Uma co-produção Argélia/França/Bélgica perturbadora. “Papicha” é mais um filme sobre mulheres. Mais um filme da luta feminina por espaço numa opressão machista com a explosiva combinação da religião. Um filme que revolta. Um filme baseado numa história real, o que aumenta ainda mais a indignação. Para podermos analisar essa película, vamos precisar de spoilers.
O plot se passa na Argélia de 1990, quando grupos islâmicos radicais começam a tomar conta de um país que era acostumado a viver com uma liberdade ocidentalizada. Nedjma “Papicha” (interpretada por Lyna Khoudri) é uma moça que estuda francês na Universidade e gosta muito de desenhar roupas, ou seja, seu sonho é ser estilista. Nedjma tem uma vida feliz com suas amigas, a maioria delas com um jeito de vida liberal e ocidentalizado. Mas, à medida que os grupos islâmicos que vão tomando conta do país aumentam sua área de atuação, a repressão contra as mulheres vai se tornando cada vez mais insuportável, ao ponto de a irmã de Papicha, que sempre a encorajou a ser estilista, ser assassinada por uma mulher radical. A reação de Papicha é organizar um desfile de moda, fazendo hijabs (os véus que cobrem as mulheres de cima a baixo, impostos pelos radicais) com um corte moderno mais agressivo. Mas a moça irá passar por muitos empecilhos para garantir sua empreitada.

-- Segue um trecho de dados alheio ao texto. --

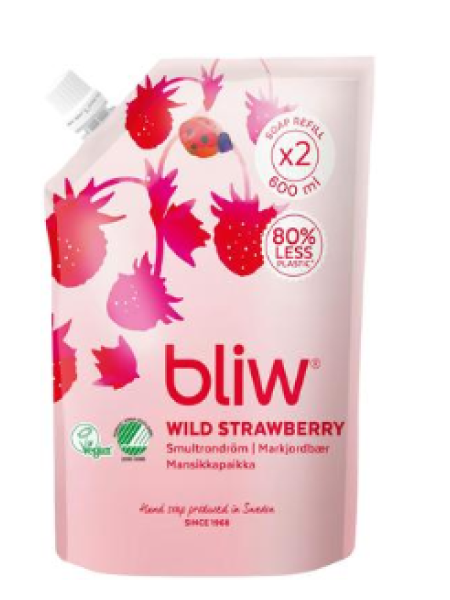 Травяной чай с черникой и ежевикой Teekanne Sunny-Sweet Blueberry 20x2,25г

A diretora e roteirista Mounia Meddour consegue fazer um trabalho magnífico, pois ficamos profundamente indignados com a violência e a opressão que uma interpretação ultrarradical da religião pode proporcionar contra um grupo de jovens moças que somente aspiram a ter uma vida feliz. Meddour faz questão de mostrar que o machismo latente e violento não é algo somente atribuído aos varões, mas também a mulheres de uma vertente mais tradicionalista perseguem as moças que querem organizar o desfile. O clímax da história é extremamente chocante e traumatizante, dando ao espectador uma sensação de profunda impotência e desesperança, restando ao final simplesmente juntar os cacos e retomar a vida como se pode num ambiente hostil, opressor e muito violento. Não podemos deixar de falar aqui da atriz Lyna Khoudri, que fez uma Papicha adorável mas também muito forte, onde seus gritos explosivos eram uma manifestação voraz e paroxista de todo o seu sofrimento e indignação com a forma como as mulheres eram tratadas em seu país. Era algo que doía profundamente no espectador e a gente imediatamente compra a personagem.
Dessa forma, “Papicha” é mais um daqueles filmes fundamentais, que sempre devem ser lembrados e jamais devem ser esquecidos. Mais um filme onde o cinema cumpre sua função social de denúncia das muitas injustiças que perambulam pelo mundo. Um filme que nos torna mais humanos ao compartilhar a dor de mulheres que vivem num país tão distante e oprimido. Um programa imperdível e um filme para ver, ter e guardar.